142,901 tokens (~29% of window) 

Approximate marginal cost 

~$1.86 

Verification wall time 

~1 second for the full public suite 

Table 5 — Aggregate pilot results for Grok 4.5 (high), Run 001.

The public suite was re-executed independently and returned 63 passing tests, confirming the reported outcome.

Cost

The complete pilot run incurred an approximate marginal cost of $1.86. This is the strongest enterprise signal: Grok 4.5 delivered useful reasoning over a realistic internal-style workload at a cost low enough for routine automation, repeated evaluation, and broader model comparison.

Speed

Two speed characteristics apply and should be read separately. Output throughput is strong at roughly 90 tokens per second, so once generation starts, the model produces code quickly. First-token latency is high at roughly 13.8 seconds, reflecting reasoning time before output. For a single-session batch reconstruction of this kind, sustained throughput matters more than first-token latency, and the full public suite verified in about one second of test time.

Context efficiency

The model used 142,901 tokens, approximately 29% of the available context window. For an enterprise-sized task, this is a low consumption profile and leaves substantial unused capacity for larger specifications, longer repositories, or repeated agentic steps.

Analysis and interpretation of Grok 4.5

The internal benchmark should be read directionally. It indicates that Grok 4.5 can operate over a broad enterprise-style workspace, infer intended behavior, and produce outputs that satisfy the public validation layer, while doing so with low cost and modest token usage.

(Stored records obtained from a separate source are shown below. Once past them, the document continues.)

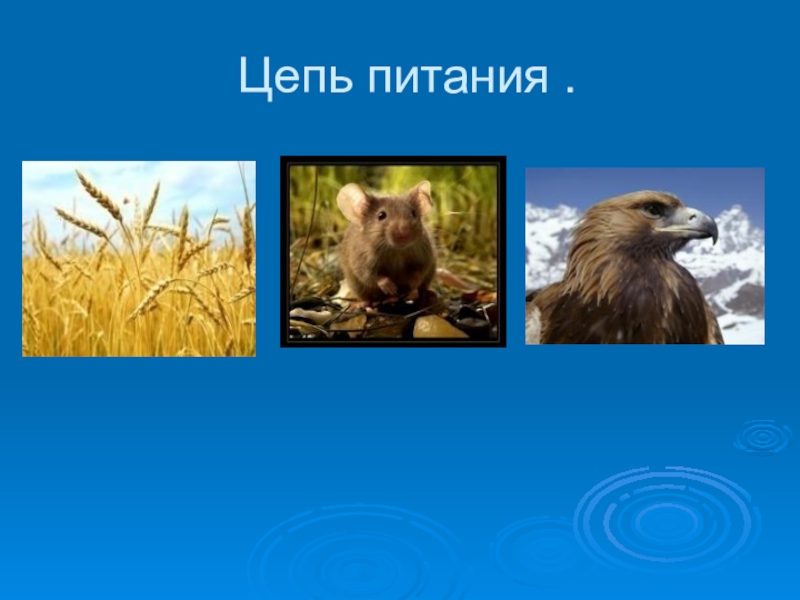 Цепь питания .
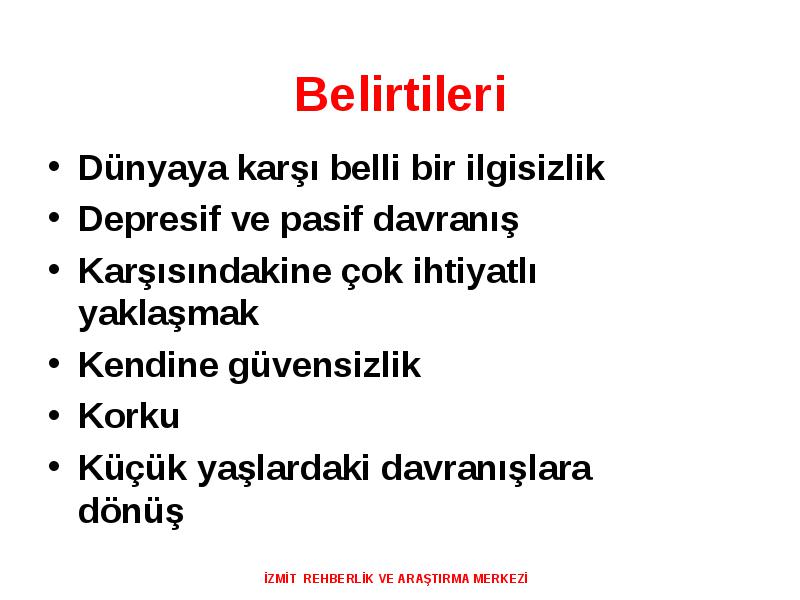 Belirtileri

• Dünyaya karşı belli bir ilgisizlik
• Depresif ve pasif davranış
• Karşısındakine çok ihtiyatlı yaklaşmak
• Kendine güvensizlik
• Korku
• Küçük yaşlardaki davranışlara dönüş

İZMİT REHBERLİK VE ARAŞTIRMA MERKEZİ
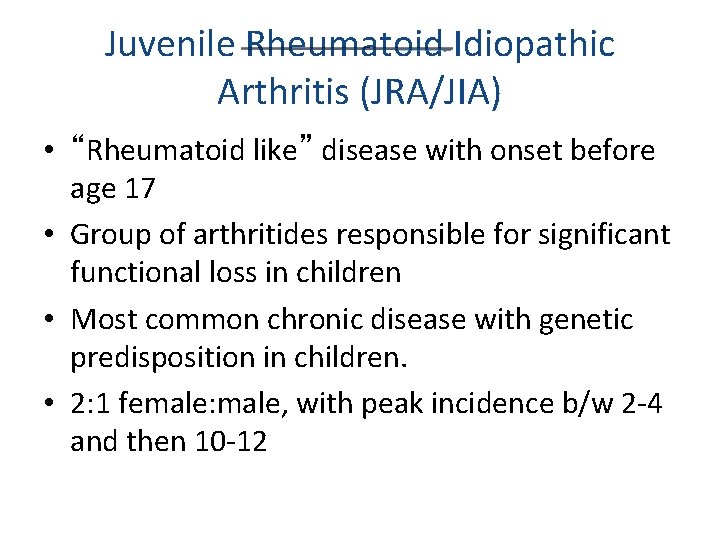 Juvenile ~~Rheumatoid~~ Idiopathic Arthritis (JRA/JIA)

• “Rheumatoid like” disease with onset before age 17

• Group of arthritides responsible for significant functional loss in children

• Most common chronic disease with genetic predisposition in children.

• 2:1 female:male, with peak incidence b/w 2-4 and then 10-12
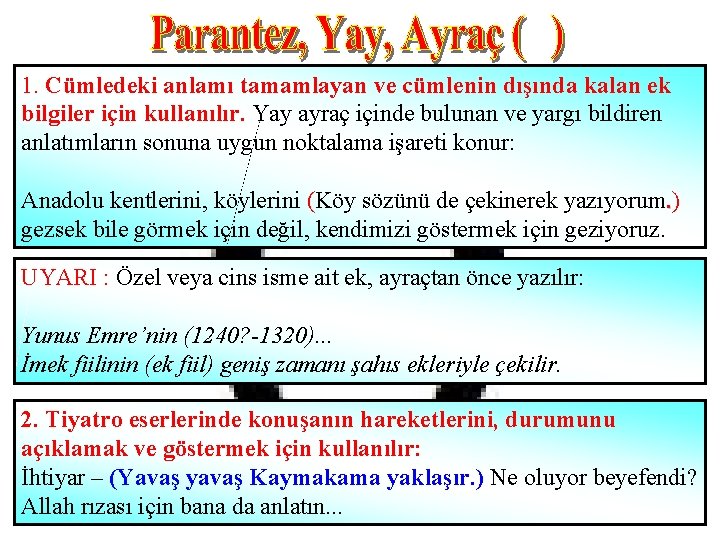 Parantez, Yay, Ayraç ( )

1. Cümledeki anlamı tamamlayan ve cümlenin dışında kalan ek bilgiler için kullanılır. Yay ayraç içinde bulunan ve yargı bildiren anlatımların sonuna uygun noktalama işareti konur:

Anadolu kentlerini, köylerini (Köy sözünü de çekinerek yazıyorum.) gezsek bile görmek için değil, kendimizi göstermek için geziyoruz.

UYARI : Özel veya cins isme ait ek, ayraçtan önce yazılır:

Yunus Emre'nin (1240?-1320)...
İmek fiilinin (ek fiil) geniş zamanı şahıs ekleriyle çekilir.

2. Tiyatro eserlerinde konuşanın hareketlerini, durumunu açıklamak ve göstermek için kullanılır:
İhtiyar – (Yavaş yavaş Kaymakama yaklaşır.) Ne oluyor beyefendi? Allah rızası için bana da anlatın...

Grok 4.5 is worth prioritizing for enterprise use cases where strong reasoning must be delivered economically. Its low token consumption in this pilot strengthens the case, showing it can handle substantial work without exhausting the available context budget.

Conclusion

Grok 4.5 (high) presents a strong enterprise profile: high reasoning capability, a large context window, low blended cost, and efficient token usage. In the internal pilot, it completed a broad enterprise-style evaluation at roughly $1.86 while using only about 29% of the available context window. Grok 4.5 offers one of the best cost-to-intelligence profiles for agentic and enterprise use cases, especially where repeated intelligent execution must stay economical. Broader multi-model comparison remains the next step.